Il possesso di cosa poi? Di un rudere ormai quasi integralmente ricoperto dalla boscaglia, con stanze in cui le ragnatele la facevano da padrone, col tetto semi sfondato in cui crescevano piante rigogliose e di cui era impossibile riconoscere o solo immaginare l’antica grandezza?

I pronipoti di quello che fu il capostipite quasi ignoravano l’esistenza di quella casa, ne avevano sentito solo parlare con nostalgia dal genitore, né sarebbero stati capaci, ammesso che ne avessero avuto voglia, di individuarla nella boscaglia.

La casa era ormai sparita dalla memoria di chiunque, essa però ancora viveva, mal ridotta, allo stremo, ma viveva, non più popolata da uomini, ma da mille altri esseri viventi che ne avevano preso possesso.

La casa aspettava, ascoltava lo stormire delle foglie sui rami agitate da un vento leggero, e aspettava…

La vegetazione aveva ormai preso il sopravvento sulla civiltà (era stata poi civiltà quella?), aveva inglobato la casa e l’aveva fatta propria. Quella, prima aveva cercato di resistere, con tutte le sue forze, poi si era lentamente inesorabilmente arresa a quella forza primordiale e si era lasciata trasformare in alloggio per esseri selvatici (più di quelli che l’avevano abitata in origine?), era diventata parte integrante della natura, quasi aveva perso memoria di sé stessa e dimenticato quello che era stata.

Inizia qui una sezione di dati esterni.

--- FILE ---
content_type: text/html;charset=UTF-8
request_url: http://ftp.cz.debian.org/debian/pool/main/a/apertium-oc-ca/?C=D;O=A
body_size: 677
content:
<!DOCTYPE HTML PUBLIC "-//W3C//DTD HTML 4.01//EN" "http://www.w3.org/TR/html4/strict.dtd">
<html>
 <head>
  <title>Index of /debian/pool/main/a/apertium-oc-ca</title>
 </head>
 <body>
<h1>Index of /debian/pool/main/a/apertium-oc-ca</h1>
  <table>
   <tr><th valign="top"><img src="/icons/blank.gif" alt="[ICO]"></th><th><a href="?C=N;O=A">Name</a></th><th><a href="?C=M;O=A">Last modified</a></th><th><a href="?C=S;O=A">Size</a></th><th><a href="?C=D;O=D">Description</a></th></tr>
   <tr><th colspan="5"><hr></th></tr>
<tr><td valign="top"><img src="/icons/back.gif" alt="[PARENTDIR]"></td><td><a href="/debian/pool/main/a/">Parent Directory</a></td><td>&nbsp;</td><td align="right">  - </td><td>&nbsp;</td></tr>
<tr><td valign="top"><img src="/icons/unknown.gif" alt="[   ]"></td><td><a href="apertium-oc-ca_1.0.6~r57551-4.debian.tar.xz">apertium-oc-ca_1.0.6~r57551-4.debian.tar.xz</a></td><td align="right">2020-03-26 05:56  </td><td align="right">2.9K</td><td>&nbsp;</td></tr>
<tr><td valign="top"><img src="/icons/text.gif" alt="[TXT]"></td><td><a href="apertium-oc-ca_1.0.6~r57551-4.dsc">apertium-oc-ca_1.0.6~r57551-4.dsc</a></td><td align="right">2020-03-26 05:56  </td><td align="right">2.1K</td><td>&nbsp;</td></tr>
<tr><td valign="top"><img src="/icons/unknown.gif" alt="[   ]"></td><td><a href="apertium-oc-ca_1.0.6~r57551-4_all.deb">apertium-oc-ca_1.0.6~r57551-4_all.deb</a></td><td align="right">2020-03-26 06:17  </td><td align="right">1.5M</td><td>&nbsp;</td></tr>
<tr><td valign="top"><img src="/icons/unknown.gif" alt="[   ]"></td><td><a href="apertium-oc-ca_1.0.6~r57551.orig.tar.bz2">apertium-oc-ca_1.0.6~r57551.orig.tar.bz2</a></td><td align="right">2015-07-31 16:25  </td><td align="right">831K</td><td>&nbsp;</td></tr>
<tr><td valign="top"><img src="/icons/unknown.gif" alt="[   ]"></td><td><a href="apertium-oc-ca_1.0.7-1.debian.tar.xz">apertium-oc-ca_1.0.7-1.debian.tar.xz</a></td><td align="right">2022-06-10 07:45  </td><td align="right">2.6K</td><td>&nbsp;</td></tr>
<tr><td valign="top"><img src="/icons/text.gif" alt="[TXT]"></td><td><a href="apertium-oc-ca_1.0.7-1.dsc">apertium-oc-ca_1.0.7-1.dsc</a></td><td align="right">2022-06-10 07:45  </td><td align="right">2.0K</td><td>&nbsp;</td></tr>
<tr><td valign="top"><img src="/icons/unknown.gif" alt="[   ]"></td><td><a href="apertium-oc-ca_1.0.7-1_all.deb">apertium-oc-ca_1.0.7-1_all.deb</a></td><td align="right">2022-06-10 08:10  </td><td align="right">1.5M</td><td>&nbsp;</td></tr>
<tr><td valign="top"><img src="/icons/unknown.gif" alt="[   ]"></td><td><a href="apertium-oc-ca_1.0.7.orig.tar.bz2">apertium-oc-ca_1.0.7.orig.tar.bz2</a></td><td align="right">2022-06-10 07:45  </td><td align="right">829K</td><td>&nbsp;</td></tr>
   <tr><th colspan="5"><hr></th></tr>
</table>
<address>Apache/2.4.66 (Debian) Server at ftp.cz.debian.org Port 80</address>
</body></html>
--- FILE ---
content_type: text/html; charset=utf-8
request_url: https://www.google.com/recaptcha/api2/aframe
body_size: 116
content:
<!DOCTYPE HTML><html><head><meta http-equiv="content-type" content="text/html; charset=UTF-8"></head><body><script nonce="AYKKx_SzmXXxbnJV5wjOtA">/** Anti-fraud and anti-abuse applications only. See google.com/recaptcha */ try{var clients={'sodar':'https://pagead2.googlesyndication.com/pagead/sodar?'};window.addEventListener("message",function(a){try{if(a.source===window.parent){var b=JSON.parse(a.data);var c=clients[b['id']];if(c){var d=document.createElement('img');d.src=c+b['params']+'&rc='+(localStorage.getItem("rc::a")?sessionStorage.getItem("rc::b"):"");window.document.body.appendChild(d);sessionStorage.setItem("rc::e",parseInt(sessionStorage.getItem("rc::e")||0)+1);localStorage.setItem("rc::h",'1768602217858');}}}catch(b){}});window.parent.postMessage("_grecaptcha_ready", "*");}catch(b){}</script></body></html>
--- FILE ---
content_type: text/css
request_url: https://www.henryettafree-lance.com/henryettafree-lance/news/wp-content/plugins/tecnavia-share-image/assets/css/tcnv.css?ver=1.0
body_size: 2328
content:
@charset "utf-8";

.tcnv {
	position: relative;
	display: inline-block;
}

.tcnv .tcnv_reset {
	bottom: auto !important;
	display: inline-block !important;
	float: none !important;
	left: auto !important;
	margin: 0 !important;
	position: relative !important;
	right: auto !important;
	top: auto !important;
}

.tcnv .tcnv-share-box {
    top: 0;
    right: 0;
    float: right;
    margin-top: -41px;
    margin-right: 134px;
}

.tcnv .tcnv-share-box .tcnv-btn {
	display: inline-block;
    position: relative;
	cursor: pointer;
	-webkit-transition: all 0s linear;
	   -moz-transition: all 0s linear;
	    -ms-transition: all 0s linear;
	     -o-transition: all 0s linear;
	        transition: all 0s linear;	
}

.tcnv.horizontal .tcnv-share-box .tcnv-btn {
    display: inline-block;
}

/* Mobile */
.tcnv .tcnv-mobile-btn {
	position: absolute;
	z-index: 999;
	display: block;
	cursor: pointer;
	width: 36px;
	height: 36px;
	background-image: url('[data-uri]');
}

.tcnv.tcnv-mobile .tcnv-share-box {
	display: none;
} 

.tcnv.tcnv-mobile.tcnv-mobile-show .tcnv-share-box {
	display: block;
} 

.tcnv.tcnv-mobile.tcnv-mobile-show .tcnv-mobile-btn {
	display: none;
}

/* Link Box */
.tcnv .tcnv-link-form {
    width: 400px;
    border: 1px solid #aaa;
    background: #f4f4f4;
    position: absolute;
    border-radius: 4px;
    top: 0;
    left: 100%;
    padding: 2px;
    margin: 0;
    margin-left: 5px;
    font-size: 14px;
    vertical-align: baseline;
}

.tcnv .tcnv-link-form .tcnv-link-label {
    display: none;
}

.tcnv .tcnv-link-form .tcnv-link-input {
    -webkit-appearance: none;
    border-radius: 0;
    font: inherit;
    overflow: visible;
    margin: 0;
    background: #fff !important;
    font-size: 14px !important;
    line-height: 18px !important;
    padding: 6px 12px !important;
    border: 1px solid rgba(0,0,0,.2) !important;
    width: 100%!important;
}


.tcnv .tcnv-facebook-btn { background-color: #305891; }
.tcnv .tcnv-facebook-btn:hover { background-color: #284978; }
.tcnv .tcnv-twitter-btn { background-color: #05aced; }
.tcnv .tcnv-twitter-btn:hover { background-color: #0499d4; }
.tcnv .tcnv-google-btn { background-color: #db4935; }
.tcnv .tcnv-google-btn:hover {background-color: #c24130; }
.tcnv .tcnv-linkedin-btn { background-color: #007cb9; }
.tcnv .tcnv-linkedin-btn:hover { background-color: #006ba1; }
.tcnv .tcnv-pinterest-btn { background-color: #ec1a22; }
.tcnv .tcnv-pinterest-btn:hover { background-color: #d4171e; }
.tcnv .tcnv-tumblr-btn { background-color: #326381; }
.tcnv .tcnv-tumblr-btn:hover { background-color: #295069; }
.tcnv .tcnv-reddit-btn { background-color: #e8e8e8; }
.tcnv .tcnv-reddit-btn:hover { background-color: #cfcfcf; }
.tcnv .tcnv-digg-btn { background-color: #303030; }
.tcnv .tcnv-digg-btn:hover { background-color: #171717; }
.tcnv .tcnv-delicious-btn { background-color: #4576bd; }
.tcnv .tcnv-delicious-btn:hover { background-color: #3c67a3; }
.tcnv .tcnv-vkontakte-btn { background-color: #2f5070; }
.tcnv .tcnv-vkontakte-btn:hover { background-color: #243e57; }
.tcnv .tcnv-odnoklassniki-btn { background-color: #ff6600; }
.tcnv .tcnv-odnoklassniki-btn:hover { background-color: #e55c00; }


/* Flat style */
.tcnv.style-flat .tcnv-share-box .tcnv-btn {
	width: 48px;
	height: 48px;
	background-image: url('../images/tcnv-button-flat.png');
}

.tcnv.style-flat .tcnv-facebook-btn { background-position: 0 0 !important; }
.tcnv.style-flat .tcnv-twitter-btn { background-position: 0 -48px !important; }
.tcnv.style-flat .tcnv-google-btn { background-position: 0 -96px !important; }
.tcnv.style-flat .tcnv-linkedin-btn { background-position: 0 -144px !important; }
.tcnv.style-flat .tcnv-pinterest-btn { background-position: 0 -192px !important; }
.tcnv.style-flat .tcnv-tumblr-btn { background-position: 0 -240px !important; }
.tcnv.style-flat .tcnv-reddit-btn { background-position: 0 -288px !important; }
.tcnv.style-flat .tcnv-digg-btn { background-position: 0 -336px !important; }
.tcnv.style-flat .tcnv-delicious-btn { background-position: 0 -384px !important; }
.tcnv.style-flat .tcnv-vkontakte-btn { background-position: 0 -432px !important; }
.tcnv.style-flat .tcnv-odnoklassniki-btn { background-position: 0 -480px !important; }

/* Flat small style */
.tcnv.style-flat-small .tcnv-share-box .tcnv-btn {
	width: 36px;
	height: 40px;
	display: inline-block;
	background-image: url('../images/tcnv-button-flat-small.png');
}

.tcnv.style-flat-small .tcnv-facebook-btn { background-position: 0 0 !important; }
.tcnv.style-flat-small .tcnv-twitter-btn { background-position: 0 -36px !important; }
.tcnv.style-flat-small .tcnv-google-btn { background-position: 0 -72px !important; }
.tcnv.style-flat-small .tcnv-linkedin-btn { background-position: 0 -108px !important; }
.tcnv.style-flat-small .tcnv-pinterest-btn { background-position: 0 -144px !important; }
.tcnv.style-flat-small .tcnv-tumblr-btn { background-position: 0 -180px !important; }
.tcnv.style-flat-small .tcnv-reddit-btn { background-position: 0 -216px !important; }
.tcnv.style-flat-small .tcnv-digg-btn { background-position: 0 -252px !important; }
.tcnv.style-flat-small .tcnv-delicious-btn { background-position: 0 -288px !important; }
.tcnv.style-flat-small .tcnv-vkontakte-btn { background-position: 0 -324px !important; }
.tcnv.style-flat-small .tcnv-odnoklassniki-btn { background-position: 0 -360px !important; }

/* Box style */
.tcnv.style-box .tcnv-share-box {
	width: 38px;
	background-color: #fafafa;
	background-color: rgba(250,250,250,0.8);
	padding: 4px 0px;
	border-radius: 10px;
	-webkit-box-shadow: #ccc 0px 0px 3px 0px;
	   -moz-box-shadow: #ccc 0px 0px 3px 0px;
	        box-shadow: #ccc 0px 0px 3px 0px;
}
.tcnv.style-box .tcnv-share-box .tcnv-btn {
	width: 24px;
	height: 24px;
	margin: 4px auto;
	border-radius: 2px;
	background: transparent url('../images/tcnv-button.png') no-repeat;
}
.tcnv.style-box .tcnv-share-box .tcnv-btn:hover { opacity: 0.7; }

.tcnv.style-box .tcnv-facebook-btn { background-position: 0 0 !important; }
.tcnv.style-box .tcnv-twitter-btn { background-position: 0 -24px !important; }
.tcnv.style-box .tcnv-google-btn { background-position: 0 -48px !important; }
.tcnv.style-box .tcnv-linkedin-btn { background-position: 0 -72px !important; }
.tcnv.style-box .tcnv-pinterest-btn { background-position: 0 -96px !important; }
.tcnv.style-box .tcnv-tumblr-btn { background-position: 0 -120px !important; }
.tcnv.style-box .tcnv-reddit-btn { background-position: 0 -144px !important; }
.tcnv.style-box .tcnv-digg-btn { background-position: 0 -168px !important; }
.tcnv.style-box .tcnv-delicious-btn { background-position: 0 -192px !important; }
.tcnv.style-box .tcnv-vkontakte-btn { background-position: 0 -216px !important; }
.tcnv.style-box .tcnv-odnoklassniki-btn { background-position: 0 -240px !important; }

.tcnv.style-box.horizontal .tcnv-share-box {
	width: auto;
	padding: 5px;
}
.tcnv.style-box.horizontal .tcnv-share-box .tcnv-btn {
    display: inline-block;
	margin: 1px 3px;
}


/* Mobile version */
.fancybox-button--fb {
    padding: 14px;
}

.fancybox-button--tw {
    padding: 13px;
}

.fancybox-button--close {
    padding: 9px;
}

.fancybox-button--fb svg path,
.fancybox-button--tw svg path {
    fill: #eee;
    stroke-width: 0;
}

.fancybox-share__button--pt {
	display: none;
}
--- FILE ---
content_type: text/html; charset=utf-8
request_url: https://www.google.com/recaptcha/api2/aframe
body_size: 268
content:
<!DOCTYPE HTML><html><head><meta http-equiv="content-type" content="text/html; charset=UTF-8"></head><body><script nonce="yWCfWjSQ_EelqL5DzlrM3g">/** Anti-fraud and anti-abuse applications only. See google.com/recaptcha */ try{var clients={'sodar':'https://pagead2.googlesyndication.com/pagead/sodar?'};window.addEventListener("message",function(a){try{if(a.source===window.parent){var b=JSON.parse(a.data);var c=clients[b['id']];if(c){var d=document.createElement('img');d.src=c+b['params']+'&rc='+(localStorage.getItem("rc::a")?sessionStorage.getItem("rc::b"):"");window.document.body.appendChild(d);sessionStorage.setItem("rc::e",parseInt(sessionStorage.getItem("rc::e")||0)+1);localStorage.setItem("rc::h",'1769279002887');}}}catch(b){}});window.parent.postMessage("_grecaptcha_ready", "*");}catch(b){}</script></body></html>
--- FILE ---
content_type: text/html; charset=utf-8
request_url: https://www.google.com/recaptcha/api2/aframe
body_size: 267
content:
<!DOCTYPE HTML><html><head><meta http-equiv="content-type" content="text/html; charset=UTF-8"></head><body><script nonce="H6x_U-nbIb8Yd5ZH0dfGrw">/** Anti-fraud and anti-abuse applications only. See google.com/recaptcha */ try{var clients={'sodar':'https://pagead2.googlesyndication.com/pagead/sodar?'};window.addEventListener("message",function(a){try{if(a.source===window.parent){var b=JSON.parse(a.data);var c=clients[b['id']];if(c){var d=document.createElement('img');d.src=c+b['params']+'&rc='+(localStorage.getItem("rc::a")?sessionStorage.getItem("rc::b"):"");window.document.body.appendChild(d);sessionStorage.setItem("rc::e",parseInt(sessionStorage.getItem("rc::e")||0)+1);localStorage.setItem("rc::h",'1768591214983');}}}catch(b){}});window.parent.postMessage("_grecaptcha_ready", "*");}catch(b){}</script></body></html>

Tutto quanto sottratto alla natura va amorevolmente curato, tutelato e duramente conteso, altrimenti rapidamente decade ed inesorabilmente ritorna ad essa.

La natura è un’avversaria paziente, sorniona, letale, ostica e coriacea. Nel tempo nulla le resiste.

Si dice però che ancora oggi, passando da quelle parti si sente come una forza, come un alito di vita spirare fra le piante, come se una vita palpitasse e sopravvivesse ancora in quei luoghi. Forse sono solo favole o dicerie, ma perché escludere che una casa possa avere una vita propria; un venire alla luce; un crescere e fortificarsi; un invecchiare e poi un morire in tempi, però, certamente più lunghi di quelli di una vita umana.

Sicuramente quella casa, prima o poi sparirà, travolta dal tempo, dalle intemperie e dalla natura, ma sembra che ancora qualcosa di essa sopravviva agli eventi che ha ospitato e che ha visto verificarsi al suo interno.

Chissà se le case hanno un’anima propria (o la acquisiscono nel tempo) e gioiscono e soffrono per le alterne vicende degli esseri che ospitano, custodiscono e proteggono gelosamente con sollecitudine ed amore.

Certo è che, a volte, siamo noi ad affezionarci ad esse in maniera indissolubile, a darle un’anima, un carattere (che forse in realtà è solo il nostro), o forse ancor meglio ci formiamo e completiamo vicendevolmente senza rendercene conto.

Chissà! Non sempre tutto quello che accade sotto questi cieli ha una spiegazione e ci è del tutto comprensibile e chiaro. A volte, è meglio rinunciare a voler capire razionalmente tutto ed accettare che accada quel che deve accadere, senza incaponirsi a ritenere che noi possiamo governare ogni cosa secondo i nostri desideri ed i nostri voleri.